[Stored dataset items]
***
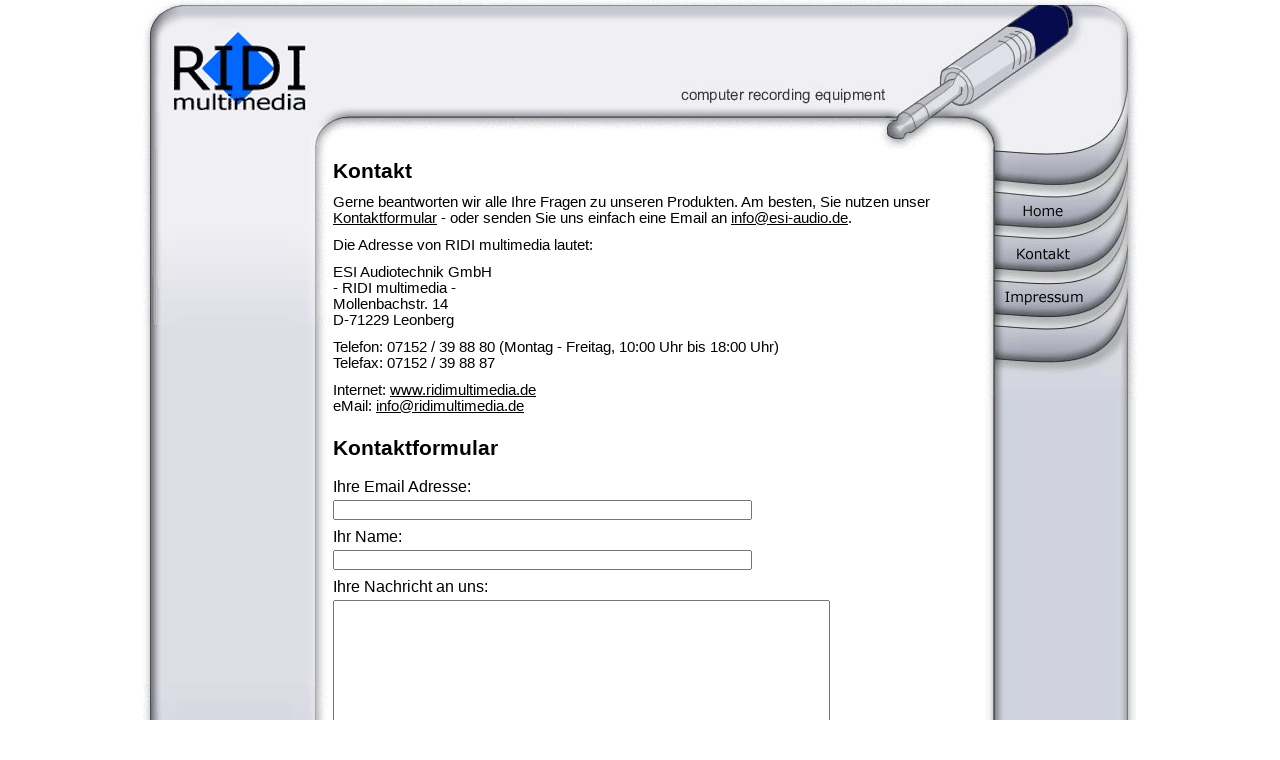

--- FILE ---
content_type: text/html
request_url: https://ridi-multimedia.de/kontakt.asp
body_size: 1937
content:
<html><!-- #BeginTemplate "/Templates/site.dwt" -->
<head>
<title>RIDI multimedia</title>
<meta http-equiv="Content-Type" content="text/html; charset=iso-8859-1">
<link rel="stylesheet" href="/ridi.css" type="text/css" title="standard" media="screen, projection">
<link rel="stylesheet" href="/print.css" type="text/css" media="print, embossed">
</head>
<body bgcolor="#FFFFFF">
<div align="center">
<table border="0" cellspacing="0" cellpadding="0" width="994" align="center">
  <tr> 
    <td colspan="3"><img src="/site_top.png" width="994" height="149"></td>
  </tr>
  <tr> 
    <td align="left" valign="top" background="/site_left_slide.png" width="190"><img src="/site_left1.png" width="190" height="178"></td>
    <td rowspan="2" width="641" bgcolor="#FFFFFF" align="left" valign="top"><div id="container">
	<div id="content">
<!-- #BeginEditable "body" --> 
            <h1>Kontakt</h1>
            <p>Gerne beantworten wir alle Ihre Fragen zu unseren Produkten. Am 
              besten, Sie nutzen unser <a href="#formular">Kontaktformular</a> 
              - oder senden Sie uns einfach eine Email an <a href="mailto:info@esi-audio.de">info@esi-audio.de</a>. 
            </p>
            <p>Die Adresse von RIDI multimedia lautet:</p>
            <p>ESI Audiotechnik GmbH<br>
              - RIDI multimedia - <br>
              Mollenbachstr. 14<br>
              D-71229 Leonberg</p>
            <p>Telefon: 07152 / 39 88 80 (Montag - Freitag, 10:00 Uhr bis 18:00 
              Uhr)<br>
              Telefax: 07152 / 39 88 87</p>
            <p>Internet: <a href="http://www.ridimultimedia.de/">www.ridimultimedia.de</a><br>
              eMail: <a href="mailto:info@ridimultimedia.de">info@ridimultimedia.de</a></p>
            <h1><a name="formular">Kontaktformular</a></h1>
            <form method="POST" action="send.asp" name="frm">
              <label for="email">Ihre Email Adresse:</label> 
              <input name="email" size="45" value="">
              <label for="name">Ihr Name:</label> 
              <input name="name" size="45" value="">
              <label for="text">Ihre Nachricht an uns:</label> 
              <textarea name="text" rows="10" cols="60"></textarea>
              <label for="captcha">Sicherheits&uuml;berpr&uuml;fung:</label> 
              <table border="0" cellspacing="0" cellpadding="0">
                <tr>
                  <td><input name="captcha" maxlength="8" size="10" autocomplete="off"></td>
                  <td><img src="empty.gif" border="0" width="10" height="1"></td>
                  <td><img src="http://esi.ms/tools/captcha/?id=I66NA3SP9X" border="0"></td>
                </tr>
              </table>
(geben Sie die angezeigten Buchstaben ein)
              <br>
              <br>
              <input type="hidden" name="session" value="I66NA3SP9X">
              <input type="submit" value="Abschicken" name="submit">
              <input type="reset" value="Zur&uuml;cksetzen" name="reset">
            </form>
            <p>Durch die &Uuml;bermittlung Ihrer Nachricht, stimmen Sie zu, dass 
              wir Ihre Daten zur Verarbeitung Ihrer Anfrage speichern (beachten 
              Sie unsere <a href="https://www.esi-audio.de/unternehmen/datenschutz/">Datenschutzerkl&auml;rung</a>).</p>
            <!-- #EndEditable --></div>
</div></td>
      <td align="right" valign="top" background="/site_right_slide.png" width="163"><img src="/site_right1.png" width="163" height="252" usemap="#Map" border="0"><map name="Map"><area shape="rect" coords="45,54,93,71" href="/"><area shape="rect" coords="40,97,98,114" href="/kontakt.asp"><area shape="rect" coords="28,139,111,158" href="/impressum.html"></map></td>
  </tr>
  <tr> 
    <td align="left" valign="bottom" background="/site_left_slide.png" width="190"><img src="/site_left2.png" width="190" height="227"></td>
    <td align="right" valign="bottom" background="/site_right_slide.png" width="163"><img src="/site_right2.png" width="163" height="154"></td>
  </tr>
  <tr> 
    <td colspan="3"><img src="/site_bottom.png" width="994" height="62"></td>
  </tr>
</table>
</div>
</body>
<!-- #EndTemplate --></html>


--- FILE ---
content_type: text/css
request_url: https://ridi-multimedia.de/ridi.css
body_size: 320
content:
* {
	margin: 0;
	padding: 0;
}
body {
	color: #000000;
	background: white;
	font-family: Verdana, Arial, Helvetica, sans-serif;
	font-size: small;
}

h1 {
	font-size: 130%;
	margin: 0.5em 0;
	clear: both;
}

h2 {
	font-size: 100%;
	font-weight: bold;
	margin-bottom: 0.25em;
}

p {
	padding-bottom: 0.75em;
	margin-right: 0.25em;
	font-size: 93%;
}

a {
	color: Black;
}
a:hover {
	color: #0066FF;
}

img {
	border: none;
}

form {
	margin-bottom: 0.5em;
}
label {
	display: block;
	padding: 0.5em 0 0.25em;
}
select, input {
	font-size: 93%;
}

p.footer {
	font-size: 86%;
	text-align: center;
	padding-bottom: 0;
	clear: both;
}

dl {
	clear: both;
	margin-top: 0.5em;
}
dt {
	float: left;
	width: 220px;
	margin-bottom: 2em;
}
dd {
	float: right;
	width: 380px;
	padding-right: 10px;
	text-align: left;
	font-size: 93%;
	margin-bottom: 2em;
}


* html body {
	font-size: x-small;
	text-align: center;
}

* html dl {
	display: block; 
   height: 0; 
}

--- FILE ---
content_type: text/css
request_url: https://ridi-multimedia.de/print.css
body_size: 280
content:
/* Stylesheet für Print */

body, #container {
	width: auto;
	margin: 0;
	padding: 0;
	color: Black;
	background-color: White;
	font-family: "Times New Roman", Times, serif;
}

#navi, #logo, form {
	display: none;
}

h1 {
	font-size: 18pt;
	font-family: Arial, Helvetica, sans-serif;
	margin-top: 0;
}
h2 {
	font-size: 16pt;
	font-family: Arial, Helvetica, sans-serif;
}

p {
	font-size: 12pt;
}

ul {
	font-size: 12pt;
	margin-top: 6pt;
	margin-left: 0;
	padding-left: 12pt;
}

ol {
	font-size: 12pt;
	margin-left: 0;
	padding-left: 18pt;
}

strong {
	font-weight: bold;
}

a {
	color: Black;
	text-decoration: none;
	font-weight: bold;
}
a[href|="http"]:link:after, a:visited:after {
	content: " (" attr(href) ")";
	font-size: 10pt;
	font-weight: normal;
}

a img {
	border: none;
}

table {
	width: 100%;
	border-collapse: collapse;
	border: 2px solid Black;
}
td {
	border: 1px solid Black;
}

p.footer {
	font-size: 10pt;
}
***
## Your assignment:
Exact copy, no pictures: reproduce every entry shown above.

## Reply to the exercise:
--- FILE ---
content_type: text/html
request_url: https://ridi-multimedia.de/kontakt.asp
body_size: 1937
content:
<html><!-- #BeginTemplate "/Templates/site.dwt" -->
<head>
<title>RIDI multimedia</title>
<meta http-equiv="Content-Type" content="text/html; charset=iso-8859-1">
<link rel="stylesheet" href="/ridi.css" type="text/css" title="standard" media="screen, projection">
<link rel="stylesheet" href="/print.css" type="text/css" media="print, embossed">
</head>
<body bgcolor="#FFFFFF">
<div align="center">
<table border="0" cellspacing="0" cellpadding="0" width="994" align="center">
  <tr> 
    <td colspan="3"><img src="/site_top.png" width="994" height="149"></td>
  </tr>
  <tr> 
    <td align="left" valign="top" background="/site_left_slide.png" width="190"><img src="/site_left1.png" width="190" height="178"></td>
    <td rowspan="2" width="641" bgcolor="#FFFFFF" align="left" valign="top"><div id="container">
	<div id="content">
<!-- #BeginEditable "body" --> 
            <h1>Kontakt</h1>
            <p>Gerne beantworten wir alle Ihre Fragen zu unseren Produkten. Am 
              besten, Sie nutzen unser <a href="#formular">Kontaktformular</a> 
              - oder senden Sie uns einfach eine Email an <a href="mailto:info@esi-audio.de">info@esi-audio.de</a>. 
            </p>
            <p>Die Adresse von RIDI multimedia lautet:</p>
            <p>ESI Audiotechnik GmbH<br>
              - RIDI multimedia - <br>
              Mollenbachstr. 14<br>
              D-71229 Leonberg</p>
            <p>Telefon: 07152 / 39 88 80 (Montag - Freitag, 10:00 Uhr bis 18:00 
              Uhr)<br>
              Telefax: 07152 / 39 88 87</p>
            <p>Internet: <a href="http://www.ridimultimedia.de/">www.ridimultimedia.de</a><br>
              eMail: <a href="mailto:info@ridimultimedia.de">info@ridimultimedia.de</a></p>
            <h1><a name="formular">Kontaktformular</a></h1>
            <form method="POST" action="send.asp" name="frm">
              <label for="email">Ihre Email Adresse:</label> 
              <input name="email" size="45" value="">
              <label for="name">Ihr Name:</label> 
              <input name="name" size="45" value="">
              <label for="text">Ihre Nachricht an uns:</label> 
              <textarea name="text" rows="10" cols="60"></textarea>
              <label for="captcha">Sicherheits&uuml;berpr&uuml;fung:</label> 
              <table border="0" cellspacing="0" cellpadding="0">
                <tr>
                  <td><input name="captcha" maxlength="8" size="10" autocomplete="off"></td>
                  <td><img src="empty.gif" border="0" width="10" height="1"></td>
                  <td><img src="http://esi.ms/tools/captcha/?id=I66NA3SP9X" border="0"></td>
                </tr>
              </table>
(geben Sie die angezeigten Buchstaben ein)
              <br>
              <br>
              <input type="hidden" name="session" value="I66NA3SP9X">
              <input type="submit" value="Abschicken" name="submit">
              <input type="reset" value="Zur&uuml;cksetzen" name="reset">
            </form>
            <p>Durch die &Uuml;bermittlung Ihrer Nachricht, stimmen Sie zu, dass 
              wir Ihre Daten zur Verarbeitung Ihrer Anfrage speichern (beachten 
              Sie unsere <a href="https://www.esi-audio.de/unternehmen/datenschutz/">Datenschutzerkl&auml;rung</a>).</p>
            <!-- #EndEditable --></div>
</div></td>
      <td align="right" valign="top" background="/site_right_slide.png" width="163"><img src="/site_right1.png" width="163" height="252" usemap="#Map" border="0"><map name="Map"><area shape="rect" coords="45,54,93,71" href="/"><area shape="rect" coords="40,97,98,114" href="/kontakt.asp"><area shape="rect" coords="28,139,111,158" href="/impressum.html"></map></td>
  </tr>
  <tr> 
    <td align="left" valign="bottom" background="/site_left_slide.png" width="190"><img src="/site_left2.png" width="190" height="227"></td>
    <td align="right" valign="bottom" background="/site_right_slide.png" width="163"><img src="/site_right2.png" width="163" height="154"></td>
  </tr>
  <tr> 
    <td colspan="3"><img src="/site_bottom.png" width="994" height="62"></td>
  </tr>
</table>
</div>
</body>
<!-- #EndTemplate --></html>


--- FILE ---
content_type: text/css
request_url: https://ridi-multimedia.de/ridi.css
body_size: 320
content:
* {
	margin: 0;
	padding: 0;
}
body {
	color: #000000;
	background: white;
	font-family: Verdana, Arial, Helvetica, sans-serif;
	font-size: small;
}

h1 {
	font-size: 130%;
	margin: 0.5em 0;
	clear: both;
}

h2 {
	font-size: 100%;
	font-weight: bold;
	margin-bottom: 0.25em;
}

p {
	padding-bottom: 0.75em;
	margin-right: 0.25em;
	font-size: 93%;
}

a {
	color: Black;
}
a:hover {
	color: #0066FF;
}

img {
	border: none;
}

form {
	margin-bottom: 0.5em;
}
label {
	display: block;
	padding: 0.5em 0 0.25em;
}
select, input {
	font-size: 93%;
}

p.footer {
	font-size: 86%;
	text-align: center;
	padding-bottom: 0;
	clear: both;
}

dl {
	clear: both;
	margin-top: 0.5em;
}
dt {
	float: left;
	width: 220px;
	margin-bottom: 2em;
}
dd {
	float: right;
	width: 380px;
	padding-right: 10px;
	text-align: left;
	font-size: 93%;
	margin-bottom: 2em;
}


* html body {
	font-size: x-small;
	text-align: center;
}

* html dl {
	display: block; 
   height: 0; 
}

--- FILE ---
content_type: text/css
request_url: https://ridi-multimedia.de/print.css
body_size: 280
content:
/* Stylesheet für Print */

body, #container {
	width: auto;
	margin: 0;
	padding: 0;
	color: Black;
	background-color: White;
	font-family: "Times New Roman", Times, serif;
}

#navi, #logo, form {
	display: none;
}

h1 {
	font-size: 18pt;
	font-family: Arial, Helvetica, sans-serif;
	margin-top: 0;
}
h2 {
	font-size: 16pt;
	font-family: Arial, Helvetica, sans-serif;
}

p {
	font-size: 12pt;
}

ul {
	font-size: 12pt;
	margin-top: 6pt;
	margin-left: 0;
	padding-left: 12pt;
}

ol {
	font-size: 12pt;
	margin-left: 0;
	padding-left: 18pt;
}

strong {
	font-weight: bold;
}

a {
	color: Black;
	text-decoration: none;
	font-weight: bold;
}
a[href|="http"]:link:after, a:visited:after {
	content: " (" attr(href) ")";
	font-size: 10pt;
	font-weight: normal;
}

a img {
	border: none;
}

table {
	width: 100%;
	border-collapse: collapse;
	border: 2px solid Black;
}
td {
	border: 1px solid Black;
}

p.footer {
	font-size: 10pt;
}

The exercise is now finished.